Tax treatment of profit distribution plans

(Clauses 6−10, 82, 83, 85, 88 and 108)

Summary of proposed amendment

The tax treatment of profit distribution plans (PDPs) is being amended so that shares issued under a PDP will be treated as a taxable dividend. This will mean PDPs are given the same tax treatment as other similar arrangements.

Application date

The amendments will apply to shares that are issued under PDPs from 1 July 2012.


A PDP is a scheme used by companies to retain capital. Under a PDP a company issues bonus shares to all shareholders and offers to repurchase the shares immediately after the shareholder receives them. If the shareholder does not elect for the company to repurchase some or all of their bonus shares, the default option is for the shareholder to retain the bonus shares.

The current tax treatment of PDPs was the subject of a specific Inland Revenue product ruling in 2005 (BR PRD 05/08). The ruling held that, subject to certain conditions, a distribution of shares under a PDP is treated as a non-taxable bonus issue and consequently does not constitute a dividend in the hands of the shareholder. If shareholders elect for their shares to be repurchased, the cash amount they receive is treated as a taxable dividend and imputation credits can be attached.

In April 2009, the Government announced its intention to amend the law to ensure that bonus issues of shares distributed under PDPs are taxed in the same way as shares issued under other dividend reinvestment plans.

In June 2009, officials released the consultative issues paper, The taxation of distributions from profit distribution plans. The issues paper proposed that a distribution of shares under a PDP should be treated as a taxable dividend.

The key concerns that the Government has with the tax treatment of PDPs are:

Inconsistent tax treatment with other arrangements

There are other arrangements that are substantially similar to PDPs. For example, under both a dividend reinvestment plan and a bonus issue in lieu, shareholders are effectively given the choice of whether to receive shares or a cash dividend. Under these plans, regardless of whether shareholders receive shares or a cash dividend, they are treated as receiving a taxable dividend. To ensure consistency and coherence in the tax system, a similar tax treatment should be afforded to PDPs. While accepting that the legal form of each plan differs, in substance they are the same and can be used as a means to retain capital in a company.

Potential for imputation credit streaming

The current tax treatment of PDPs effectively allows for streaming of imputation credits through a shareholder self-selection process. This can occur when shareholders elect for the company to repurchase their bonus shares depending on whether or not they can utilise imputation credits that would be attached to a cash dividend. Shareholders that are unable to utilise imputation credits (for example, exempt or non-resident taxpayers) may elect to receive bonus shares that are non-taxable. As the bonus shares are non-taxable, imputation credits will not be attached, preserving the credits for shareholders who can best use them. This defeats the current policy settings that are in place for the imputation system.

Shareholders may not be taxed at their correct tax rate

PDPs are attractive to shareholders on high personal tax rates, relative to alternative share reinvestment plans. This is because high-rate shareholders are able to choose to receive the non-taxable bonus issue of shares, meaning they are effectively taxed at the company tax rate, rather than at their personal tax rates. By contrast, New Zealand taxpayers on personal tax rates below the company tax rate will tend to prefer the cash dividend because the imputation credits attached to it will generally reduce their tax liabilities.

The Government deferred its final decisions on the taxation of distributions from PDPs until after the Victoria University Tax Working Group (TWG) and the Capital Market Development Taskforce (the Taskforce) reported.

WHAT THIS TASK INVOLVES> Continue the page on the tax treatment of profit distribution plans from its last sentence.

GIVEN INFORMATION>

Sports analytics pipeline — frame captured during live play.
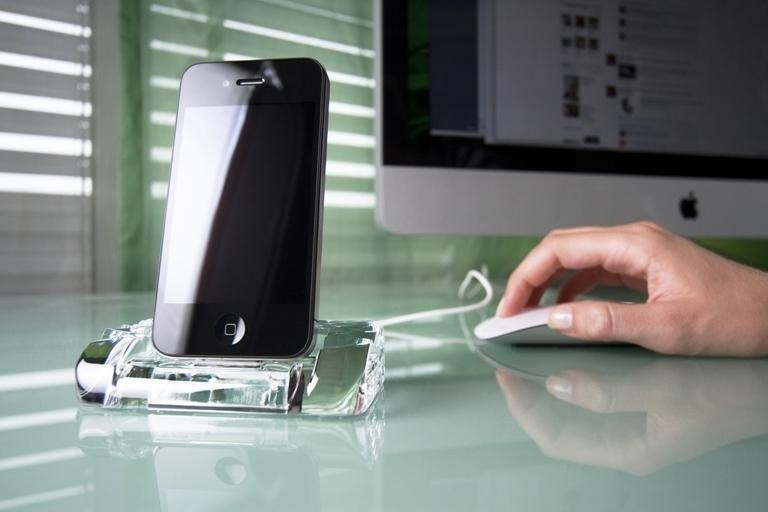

REPLY TO THE EXERCISE>
While the TWG did not comment on PDPs, the Taskforce stated that it:

…considers it important that the tax system treats substitutable transactions neutrally. If PDPs are substitutable for ordinary dividend payments with optional reinvestment, the tax treatment should ideally be identical in both cases. The same goes for other close substitutes. Otherwise, there is a danger that investment decisions will be biased towards companies that offer PDPs, and that there could be significant loss of tax revenue from normal dividend taxation.

At the same time, the Taskforce considers it desirable that the tax system does not impede the supply of capital. A decision on the tax treatment of PDPs should, therefore, take into account the fact that PDPs are an effective way for companies to raise capital.

Recommendation: We recommend that changes to the tax treatment of PDPs should be made as part of a broader review of tax settings and take into account any adverse impacts on capital-raising costs.

Following the Taskforce’s report, the Government decided that the tax treatment of PDPs should be amended as originally proposed. Consultative draft provisions were sent to interested parties in May 2011, and the feedback received on the drafting has been taken into account in determining the changes made in this bill.

Detailed analysis

A definition of “profit distribution plan” is being inserted into the Income Tax Act 2007. In addition, amendments are being made to ensure that, for tax purposes, bonus shares issued under a PDP are treated in the same way as a bonus issue in lieu. These amendments include changes to the rules for available subscribed capital, resident withholding tax and non-resident withholding tax.

If a shareholder elects, as part of the PDP, for the company to repurchase their shares, the cash amount they receive will not be treated as a taxable dividend, but rather the receipt of the bonus shares will be treated as a taxable bonus issue. This is to prevent double taxation.

Amendment to the tax treatment of bonus issues in lieu

The tax treatment of bonus issues in lieu is being amended so that the amount of a dividend is the money or money’s worth offered as an alternative. Previously, resident withholding tax was required to be deducted from the alternative amount. The new tax treatment is not expected to have any significant effects to the tax treatment of bonus issues in lieu, but is intended to make the tax treatment simpler.

For the purposes of a PDP, the amount of the dividend will similarly be the amount offered by the company for the repurchase of the share.

Remedial amendment to filing requirements

A minor amendment is being made to the current filing requirements for natural person taxpayers. This change is necessary to reflect changes in the personal tax rates.